UN SDG 14 Life Below Water focuses on the conservation of the oceans, seas and marine resources. However, at times, it seems to be incongruous with fish farming practices, said Major. This is where technology comes in.

Aquaculture has been called out for the perceived negative impact to the environment, particularly in terms of water pollution and fish escapes. Remotely operated vehicles (ROVs) are an option that could minimize fish farming’s impact on the environment.

“Now more than ever before, underwater robots are making it possible to protect the environment, giving fish farmers eyes under the waves and allowing them to monitor water conditions effectively and in an environmentally savvy way,” Shannon Regan, communications specialist at Deep Trekker, told Aquaculture North America (ANA).

Visual monitoring of the fish feeding behaviour allows farmers to reduce overfeeding and waste. From what they see on the sea floor, they also get to make informed decisions on fallowing or recycling the pen to protect the ocean environment, Major said.

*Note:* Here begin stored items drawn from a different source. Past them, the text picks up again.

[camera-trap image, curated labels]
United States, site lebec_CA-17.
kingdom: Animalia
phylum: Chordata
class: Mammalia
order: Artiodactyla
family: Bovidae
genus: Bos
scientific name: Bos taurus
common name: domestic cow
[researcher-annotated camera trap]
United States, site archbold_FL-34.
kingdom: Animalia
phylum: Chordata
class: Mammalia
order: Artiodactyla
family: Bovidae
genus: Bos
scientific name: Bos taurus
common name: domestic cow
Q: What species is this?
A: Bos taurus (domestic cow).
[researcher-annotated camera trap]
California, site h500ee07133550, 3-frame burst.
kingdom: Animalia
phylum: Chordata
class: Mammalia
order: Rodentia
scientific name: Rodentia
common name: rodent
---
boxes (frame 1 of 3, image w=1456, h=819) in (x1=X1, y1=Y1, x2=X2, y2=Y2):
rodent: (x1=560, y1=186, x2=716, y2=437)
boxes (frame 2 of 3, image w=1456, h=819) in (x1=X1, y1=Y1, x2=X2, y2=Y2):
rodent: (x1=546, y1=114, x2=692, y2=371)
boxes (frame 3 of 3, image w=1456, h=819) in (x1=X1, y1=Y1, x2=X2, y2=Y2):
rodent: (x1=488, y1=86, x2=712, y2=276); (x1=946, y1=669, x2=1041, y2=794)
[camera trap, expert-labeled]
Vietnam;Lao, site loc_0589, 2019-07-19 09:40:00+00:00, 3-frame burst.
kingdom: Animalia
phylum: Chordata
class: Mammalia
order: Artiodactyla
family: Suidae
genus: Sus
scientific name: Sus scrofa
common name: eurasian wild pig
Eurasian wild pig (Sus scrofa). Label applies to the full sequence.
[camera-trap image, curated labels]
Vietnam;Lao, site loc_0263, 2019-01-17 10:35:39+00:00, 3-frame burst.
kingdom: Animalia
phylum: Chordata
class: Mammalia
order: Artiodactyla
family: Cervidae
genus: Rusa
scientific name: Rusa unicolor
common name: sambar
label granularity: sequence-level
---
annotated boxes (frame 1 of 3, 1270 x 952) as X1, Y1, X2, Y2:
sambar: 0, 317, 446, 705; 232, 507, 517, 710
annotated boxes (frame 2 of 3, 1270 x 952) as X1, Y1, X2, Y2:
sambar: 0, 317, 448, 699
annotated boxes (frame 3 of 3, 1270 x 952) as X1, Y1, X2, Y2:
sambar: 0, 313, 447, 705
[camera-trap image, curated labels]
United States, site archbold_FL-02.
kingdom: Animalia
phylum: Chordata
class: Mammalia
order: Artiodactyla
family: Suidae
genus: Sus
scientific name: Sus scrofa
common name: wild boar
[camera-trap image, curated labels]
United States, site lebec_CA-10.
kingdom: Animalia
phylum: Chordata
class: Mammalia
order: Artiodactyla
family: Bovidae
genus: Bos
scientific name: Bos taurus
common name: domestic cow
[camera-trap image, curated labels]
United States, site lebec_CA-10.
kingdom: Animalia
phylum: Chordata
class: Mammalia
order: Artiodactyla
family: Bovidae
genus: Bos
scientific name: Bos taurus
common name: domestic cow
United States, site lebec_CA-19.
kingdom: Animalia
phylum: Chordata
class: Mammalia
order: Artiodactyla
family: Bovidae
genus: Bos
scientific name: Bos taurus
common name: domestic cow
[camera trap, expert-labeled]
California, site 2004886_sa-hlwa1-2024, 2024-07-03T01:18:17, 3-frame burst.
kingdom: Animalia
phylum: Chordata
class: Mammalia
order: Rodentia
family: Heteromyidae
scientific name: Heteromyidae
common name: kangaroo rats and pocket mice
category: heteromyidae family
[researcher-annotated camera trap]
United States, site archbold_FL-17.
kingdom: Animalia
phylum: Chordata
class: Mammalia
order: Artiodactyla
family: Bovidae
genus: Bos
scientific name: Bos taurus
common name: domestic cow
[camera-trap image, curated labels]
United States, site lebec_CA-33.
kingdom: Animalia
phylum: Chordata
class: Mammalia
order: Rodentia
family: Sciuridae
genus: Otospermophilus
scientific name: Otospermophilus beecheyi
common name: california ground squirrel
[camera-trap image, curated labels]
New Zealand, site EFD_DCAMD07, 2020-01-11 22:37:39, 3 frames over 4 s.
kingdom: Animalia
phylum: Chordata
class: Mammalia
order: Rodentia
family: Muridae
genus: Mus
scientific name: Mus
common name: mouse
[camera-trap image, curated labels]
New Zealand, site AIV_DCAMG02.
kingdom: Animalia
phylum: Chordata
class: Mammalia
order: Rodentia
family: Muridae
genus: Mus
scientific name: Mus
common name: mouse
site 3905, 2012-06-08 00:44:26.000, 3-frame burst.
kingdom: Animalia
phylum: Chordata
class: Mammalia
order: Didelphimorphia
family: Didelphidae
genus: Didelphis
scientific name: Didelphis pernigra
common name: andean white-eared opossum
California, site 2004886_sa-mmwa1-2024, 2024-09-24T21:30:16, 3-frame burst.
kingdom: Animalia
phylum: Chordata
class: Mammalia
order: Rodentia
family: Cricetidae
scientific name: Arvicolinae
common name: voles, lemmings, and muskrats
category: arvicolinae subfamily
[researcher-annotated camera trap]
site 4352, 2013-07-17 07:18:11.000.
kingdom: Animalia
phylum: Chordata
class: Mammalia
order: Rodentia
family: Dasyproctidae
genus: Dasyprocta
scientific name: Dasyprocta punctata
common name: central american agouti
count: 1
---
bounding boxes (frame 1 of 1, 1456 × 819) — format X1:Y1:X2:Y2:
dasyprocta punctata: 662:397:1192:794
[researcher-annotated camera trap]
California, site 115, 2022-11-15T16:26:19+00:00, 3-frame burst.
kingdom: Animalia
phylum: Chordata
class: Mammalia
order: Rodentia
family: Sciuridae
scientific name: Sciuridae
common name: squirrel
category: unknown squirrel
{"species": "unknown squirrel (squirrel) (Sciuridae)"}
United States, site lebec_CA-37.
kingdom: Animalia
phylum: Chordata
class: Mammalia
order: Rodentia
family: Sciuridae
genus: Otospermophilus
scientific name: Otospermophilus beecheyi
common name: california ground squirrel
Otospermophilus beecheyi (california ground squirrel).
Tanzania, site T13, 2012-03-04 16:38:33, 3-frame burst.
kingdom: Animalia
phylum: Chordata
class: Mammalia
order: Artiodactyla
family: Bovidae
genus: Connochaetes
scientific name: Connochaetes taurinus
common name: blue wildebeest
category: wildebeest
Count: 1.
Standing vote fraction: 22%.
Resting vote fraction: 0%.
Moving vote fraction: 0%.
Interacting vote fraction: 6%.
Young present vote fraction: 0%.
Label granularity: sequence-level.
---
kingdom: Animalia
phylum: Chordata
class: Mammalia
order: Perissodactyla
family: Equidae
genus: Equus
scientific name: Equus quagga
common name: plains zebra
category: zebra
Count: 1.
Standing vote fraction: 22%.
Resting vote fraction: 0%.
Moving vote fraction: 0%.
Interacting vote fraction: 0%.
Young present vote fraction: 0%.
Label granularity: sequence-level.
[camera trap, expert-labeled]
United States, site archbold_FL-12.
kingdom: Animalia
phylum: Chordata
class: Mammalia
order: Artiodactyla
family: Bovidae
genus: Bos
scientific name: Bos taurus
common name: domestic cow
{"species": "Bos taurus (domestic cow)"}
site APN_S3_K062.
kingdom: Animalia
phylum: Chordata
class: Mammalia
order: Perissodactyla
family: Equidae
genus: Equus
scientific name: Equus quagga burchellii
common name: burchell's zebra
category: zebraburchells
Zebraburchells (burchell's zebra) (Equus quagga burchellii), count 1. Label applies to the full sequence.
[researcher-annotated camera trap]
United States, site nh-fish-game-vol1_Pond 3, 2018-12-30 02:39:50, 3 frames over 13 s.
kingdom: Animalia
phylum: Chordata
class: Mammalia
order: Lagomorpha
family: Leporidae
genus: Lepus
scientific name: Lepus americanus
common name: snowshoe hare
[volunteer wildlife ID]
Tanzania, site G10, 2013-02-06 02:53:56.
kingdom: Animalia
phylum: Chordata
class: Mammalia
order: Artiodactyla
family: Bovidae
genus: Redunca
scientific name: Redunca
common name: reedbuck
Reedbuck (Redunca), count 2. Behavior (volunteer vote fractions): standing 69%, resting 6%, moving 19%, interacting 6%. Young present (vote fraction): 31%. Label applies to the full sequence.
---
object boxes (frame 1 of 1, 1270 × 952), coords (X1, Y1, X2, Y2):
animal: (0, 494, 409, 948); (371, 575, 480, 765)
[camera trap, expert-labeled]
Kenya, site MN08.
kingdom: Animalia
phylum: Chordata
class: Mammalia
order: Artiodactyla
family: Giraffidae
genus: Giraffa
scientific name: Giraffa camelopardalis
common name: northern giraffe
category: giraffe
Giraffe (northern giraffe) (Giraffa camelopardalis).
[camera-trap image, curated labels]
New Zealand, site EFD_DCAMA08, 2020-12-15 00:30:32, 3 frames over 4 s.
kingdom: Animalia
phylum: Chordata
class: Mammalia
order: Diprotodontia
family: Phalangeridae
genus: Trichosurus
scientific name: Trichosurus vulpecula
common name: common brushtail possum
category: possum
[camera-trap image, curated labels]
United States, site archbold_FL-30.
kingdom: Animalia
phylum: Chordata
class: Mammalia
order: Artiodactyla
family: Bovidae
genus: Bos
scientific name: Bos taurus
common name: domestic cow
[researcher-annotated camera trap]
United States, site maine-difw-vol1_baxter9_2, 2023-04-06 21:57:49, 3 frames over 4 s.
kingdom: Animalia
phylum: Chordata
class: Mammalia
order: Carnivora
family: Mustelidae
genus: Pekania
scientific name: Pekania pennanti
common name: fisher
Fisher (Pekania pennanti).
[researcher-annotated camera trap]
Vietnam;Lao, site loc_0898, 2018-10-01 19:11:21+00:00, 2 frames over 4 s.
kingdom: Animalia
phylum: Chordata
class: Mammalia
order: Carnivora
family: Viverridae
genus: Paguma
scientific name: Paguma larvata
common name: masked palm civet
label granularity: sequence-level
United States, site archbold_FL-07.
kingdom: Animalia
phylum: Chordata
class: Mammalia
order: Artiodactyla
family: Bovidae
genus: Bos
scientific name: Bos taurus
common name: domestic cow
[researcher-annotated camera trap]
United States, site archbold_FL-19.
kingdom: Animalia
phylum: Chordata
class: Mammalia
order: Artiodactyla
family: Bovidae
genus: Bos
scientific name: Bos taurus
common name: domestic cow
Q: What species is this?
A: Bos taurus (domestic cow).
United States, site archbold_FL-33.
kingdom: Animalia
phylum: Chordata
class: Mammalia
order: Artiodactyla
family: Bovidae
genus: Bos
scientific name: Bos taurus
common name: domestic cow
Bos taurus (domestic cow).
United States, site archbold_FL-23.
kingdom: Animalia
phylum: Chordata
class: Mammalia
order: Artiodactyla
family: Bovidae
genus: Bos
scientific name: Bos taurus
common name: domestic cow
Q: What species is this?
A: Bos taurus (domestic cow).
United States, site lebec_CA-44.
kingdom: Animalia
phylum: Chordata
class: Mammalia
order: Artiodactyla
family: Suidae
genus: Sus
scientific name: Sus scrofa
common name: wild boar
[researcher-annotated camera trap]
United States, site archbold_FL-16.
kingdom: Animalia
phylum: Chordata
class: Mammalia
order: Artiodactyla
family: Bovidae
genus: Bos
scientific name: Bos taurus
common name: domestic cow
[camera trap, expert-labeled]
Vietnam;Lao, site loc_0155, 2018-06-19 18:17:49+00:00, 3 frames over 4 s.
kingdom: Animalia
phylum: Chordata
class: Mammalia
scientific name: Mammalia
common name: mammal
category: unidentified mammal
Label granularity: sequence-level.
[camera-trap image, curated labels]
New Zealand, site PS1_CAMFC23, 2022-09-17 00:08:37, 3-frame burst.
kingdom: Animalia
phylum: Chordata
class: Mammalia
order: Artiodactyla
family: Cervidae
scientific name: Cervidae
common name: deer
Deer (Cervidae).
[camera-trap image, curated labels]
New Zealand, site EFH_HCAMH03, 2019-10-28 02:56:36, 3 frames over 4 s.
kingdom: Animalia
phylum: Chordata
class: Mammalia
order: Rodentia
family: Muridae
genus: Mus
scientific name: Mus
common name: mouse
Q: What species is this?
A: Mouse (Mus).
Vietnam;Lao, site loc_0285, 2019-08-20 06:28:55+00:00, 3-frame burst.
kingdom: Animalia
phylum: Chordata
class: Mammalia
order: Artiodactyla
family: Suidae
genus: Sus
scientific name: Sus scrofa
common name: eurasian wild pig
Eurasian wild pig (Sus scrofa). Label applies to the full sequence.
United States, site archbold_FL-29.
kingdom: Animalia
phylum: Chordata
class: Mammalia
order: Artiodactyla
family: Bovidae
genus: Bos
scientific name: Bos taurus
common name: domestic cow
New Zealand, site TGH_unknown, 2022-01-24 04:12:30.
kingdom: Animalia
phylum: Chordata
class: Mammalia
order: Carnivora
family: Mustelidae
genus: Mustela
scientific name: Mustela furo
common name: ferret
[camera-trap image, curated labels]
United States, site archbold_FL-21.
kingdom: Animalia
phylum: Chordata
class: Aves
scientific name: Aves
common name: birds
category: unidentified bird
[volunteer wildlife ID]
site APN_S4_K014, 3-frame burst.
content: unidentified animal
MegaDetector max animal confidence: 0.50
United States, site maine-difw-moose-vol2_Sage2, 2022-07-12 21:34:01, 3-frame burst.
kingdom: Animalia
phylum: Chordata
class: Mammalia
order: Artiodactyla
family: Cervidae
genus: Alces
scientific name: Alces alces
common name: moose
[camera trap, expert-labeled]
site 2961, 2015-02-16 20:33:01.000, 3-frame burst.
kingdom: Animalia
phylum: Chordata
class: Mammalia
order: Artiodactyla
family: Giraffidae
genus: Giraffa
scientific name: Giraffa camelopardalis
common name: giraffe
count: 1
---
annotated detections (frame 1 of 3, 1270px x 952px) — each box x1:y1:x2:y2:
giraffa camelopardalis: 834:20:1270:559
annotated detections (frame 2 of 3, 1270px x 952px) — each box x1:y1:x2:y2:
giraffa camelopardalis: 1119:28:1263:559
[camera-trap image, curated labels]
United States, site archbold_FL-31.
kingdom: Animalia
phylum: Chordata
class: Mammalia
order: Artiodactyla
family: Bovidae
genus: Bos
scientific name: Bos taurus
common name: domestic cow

Feed represents about half of the operational cost for the farmers so being able conserve and minimize wastage of the feed is crucial.

Attachments to the DTG2 ROV, their most popular product, such as the laser scaler and mort retrieval system are used to monitor and perform preventative maintenance and ensure the integrity and cleanliness of the farm environment. The cost of a diver to perform similar tasks is two to three times more than a single purchase of a DTG2 ROV, Regan said.

“The difference between running a sustainable operation and one that can poses risks to the surrounding environment depends on how often fish farms are inspected. It is recommended that farms are inspected on a daily basis,” she said.